STUDY TEXT

- - -

Accelerating the insertion reactions of (NHC)Cu–H via remote ligand functionalization

• Published in: Chemical science (Cambridge) Vol. 12; no. 34; pp. 11495 - 11505
• Main Authors: Speelman, Amy L., Tran, Ba L., Erickson, Jeremy D., Vasiliu, Monica, Dixon, David A., Bullock, R. Morris
• Format: Journal Article
• Language: English
• Published: England Royal Society of Chemistry 01.09.2021; Royal Society of Chemistry (RSC); The Royal Society of Chemistry
• Subjects: Alkynes; Chemical reactions; Chemistry; Crystallography; Destabilization; Dimers; Insertion; Kinetics; Ligands; Monomers; Spectroscopic analysis; Substrates
• ISSN: 2041-6520; 2041-6539
• DOI: 10.1039/D1SC01911B

Most ligand designs for reactions catalyzed by (NHC)Cu–H (NHC = N-heterocyclic carbene ligand) have focused on introducing steric bulk near the Cu center. Here, we evaluate the effect of remote ligand modification in a series of [(NHC)CuH] 2 in which the para substituent (R) on the N -aryl groups of the NHC is Me, Et, t Bu, OMe or Cl. Although the R group is distant (6 bonds away) from the reactive Cu center, the complexes have different spectroscopic signatures. Kinetics studies of the insertion of ketone, aldimine, alkyne, and unactivated α-olefin substrates reveal that Cu–H complexes with bulky or electron-rich R groups undergo faster substrate insertion. The predominant cause of this phenomenon is destabilization of the [(NHC)CuH] 2 dimer relative to the (NHC)Cu–H monomer, resulting in faster formation of Cu–H monomer. These findings indicate that remote functionalization of NHCs is a compelling strategy for accelerating the rate of substrate insertion with Cu–H species.

- - -

TASK TO CARRY OUT
For each statement (a), (b) and (c), answer yes or no to whether it agrees with the article summary, and quote the exact words that decide it. (a) One of the para substituents tested on the N-aryl groups is Cl. (b) The R group sits four bonds away from the Cu center. (c) Cu–H complexes with electron-poor R groups undergo faster substrate insertion. These records have no connection to the article summary.

Stored items
- - -

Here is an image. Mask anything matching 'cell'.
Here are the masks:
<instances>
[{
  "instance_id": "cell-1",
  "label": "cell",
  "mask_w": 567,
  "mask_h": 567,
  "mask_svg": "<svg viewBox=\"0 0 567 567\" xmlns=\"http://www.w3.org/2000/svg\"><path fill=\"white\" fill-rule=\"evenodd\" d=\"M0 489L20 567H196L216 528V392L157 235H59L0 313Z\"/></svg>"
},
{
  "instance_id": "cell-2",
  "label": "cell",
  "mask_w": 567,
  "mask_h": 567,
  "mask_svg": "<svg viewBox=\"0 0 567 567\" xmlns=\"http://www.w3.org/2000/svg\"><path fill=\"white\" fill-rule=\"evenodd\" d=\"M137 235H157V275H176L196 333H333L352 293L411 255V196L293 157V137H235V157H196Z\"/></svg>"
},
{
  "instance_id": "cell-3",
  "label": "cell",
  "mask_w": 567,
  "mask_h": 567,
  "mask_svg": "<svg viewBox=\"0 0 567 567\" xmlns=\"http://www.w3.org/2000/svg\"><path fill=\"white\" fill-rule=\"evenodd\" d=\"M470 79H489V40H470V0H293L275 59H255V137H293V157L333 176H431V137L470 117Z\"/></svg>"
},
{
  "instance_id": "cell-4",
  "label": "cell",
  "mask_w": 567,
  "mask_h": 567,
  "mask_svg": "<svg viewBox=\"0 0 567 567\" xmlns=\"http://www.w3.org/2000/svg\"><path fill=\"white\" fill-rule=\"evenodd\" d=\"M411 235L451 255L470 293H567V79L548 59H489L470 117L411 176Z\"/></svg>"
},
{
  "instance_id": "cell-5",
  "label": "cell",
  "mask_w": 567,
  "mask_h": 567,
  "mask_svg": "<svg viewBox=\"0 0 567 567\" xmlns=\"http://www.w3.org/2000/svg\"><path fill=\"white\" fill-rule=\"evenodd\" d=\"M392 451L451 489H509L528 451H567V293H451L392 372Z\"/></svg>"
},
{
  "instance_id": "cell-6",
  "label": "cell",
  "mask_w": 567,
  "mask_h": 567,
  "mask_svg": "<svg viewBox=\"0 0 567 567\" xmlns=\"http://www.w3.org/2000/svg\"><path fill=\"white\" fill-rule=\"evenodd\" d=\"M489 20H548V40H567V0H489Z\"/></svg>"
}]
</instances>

- - -

OUTPUT FOR THIS TASK
(a) Yes: "the para substituent (R) on the N -aryl groups of the NHC is Me, Et, t Bu, OMe or Cl"
(b) No: "the R group is distant (6 bonds away) from the reactive Cu center"
(c) No: "Cu–H complexes with bulky or electron-rich R groups undergo faster substrate insertion"